Shared Dreams: Celebrating the recent gift of the Stanley and Pearl Goodman Latin American Art Collection

Opens September 21, 2025

Leonora Carrington, Artes 110 (Arts 110), 8 Febrie, 1944, Oil on canvas, 16 x 24 in (40.6 x 60.9 cm), NSU Art Museum Fort Lauderdale; promised gift of Pearl and Stanley Goodman, PG2012.1.12. © 2025 Estate of Leonora Carrington / Artists Rights Society (ARS), New York.

NSU Art Museum Fort Lauderdale is proud to announce the opening of Shared Dreams, a major exhibition celebrating the extraordinary recent gift of 88 major works of 20th-century Latin American art from renowned collectors Stanley and Pearl Goodman.

This transformative gift, assembled over four decades by the Fort Lauderdale-based couple, reflects a deep commitment to preserving and promoting Latin American artistic heritage. Shared Dreams offers a rare opportunity to experience a dynamic range of works that reflects the richness of Latin American cultural and visual traditions.

These works not only showcase artistic excellence but also trace the circulation of ideas and influences among artists who lived, worked, and dreamed across borders. The exhibition reveals how Latin American artists, as well as European artists who found refuge in Mexico after fleeing World War II and the Spanish Civil War, helped shape and redefine modernism through unique perspectives and deeply personal visions.

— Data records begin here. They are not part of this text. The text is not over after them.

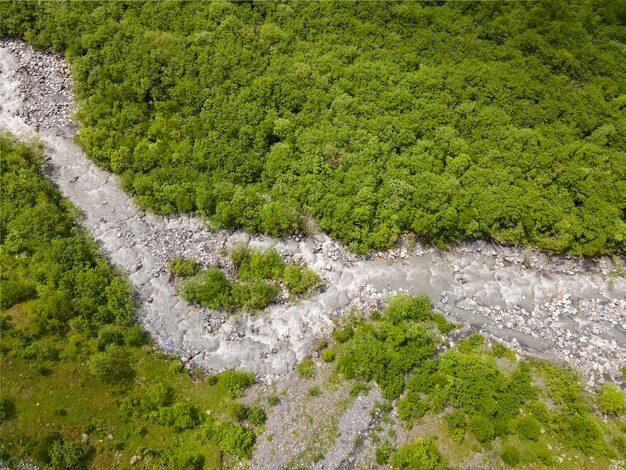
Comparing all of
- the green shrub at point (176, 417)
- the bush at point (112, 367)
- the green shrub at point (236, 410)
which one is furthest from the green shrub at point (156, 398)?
the green shrub at point (236, 410)

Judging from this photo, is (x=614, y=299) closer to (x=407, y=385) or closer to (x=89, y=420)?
(x=407, y=385)

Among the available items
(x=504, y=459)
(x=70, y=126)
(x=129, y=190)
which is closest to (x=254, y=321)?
(x=129, y=190)

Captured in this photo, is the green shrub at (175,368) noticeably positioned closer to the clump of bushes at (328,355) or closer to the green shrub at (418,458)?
the clump of bushes at (328,355)

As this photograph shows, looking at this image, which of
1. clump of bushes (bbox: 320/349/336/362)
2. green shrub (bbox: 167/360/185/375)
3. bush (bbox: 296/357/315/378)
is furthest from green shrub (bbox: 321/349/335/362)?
green shrub (bbox: 167/360/185/375)

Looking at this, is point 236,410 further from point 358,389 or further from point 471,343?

The Goodmans furthered the impact of this gift by establishing the Museum’s Dr. Stanley and Pearl Goodman Latin American Art Study Center and the Annual Stanley and Pearl Goodman Lecture on Latin American Art.

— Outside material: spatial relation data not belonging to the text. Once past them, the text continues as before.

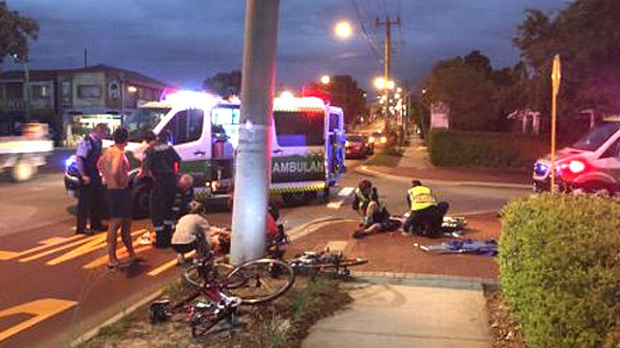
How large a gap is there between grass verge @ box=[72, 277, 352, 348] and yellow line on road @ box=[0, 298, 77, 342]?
1129 millimetres

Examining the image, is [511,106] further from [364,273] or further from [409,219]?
[364,273]

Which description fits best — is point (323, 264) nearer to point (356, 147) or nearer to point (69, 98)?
point (356, 147)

This gift greatly contributes to NSU Art Museum’s reputation for its premier permanent collection. With more than 11,000 works, the collection is the cornerstone of the Museum’s scholarly and public engagement. It is uniquely recognized as the home of Christo and Jeanne-Claude’s Surrounded Islands, holds the largest compilation of works by the American realist William J. Glackens, and boasts the most extensive U.S. museum holdings of work by postwar European artists of the CoBrA Art movement. The Goodman collection of Latin American Art, along with the David Horvitz and Francie Bishop Good contemporary art collection, further enriches its global scope as well as augments the significant holdings of artists living and working in South Florida.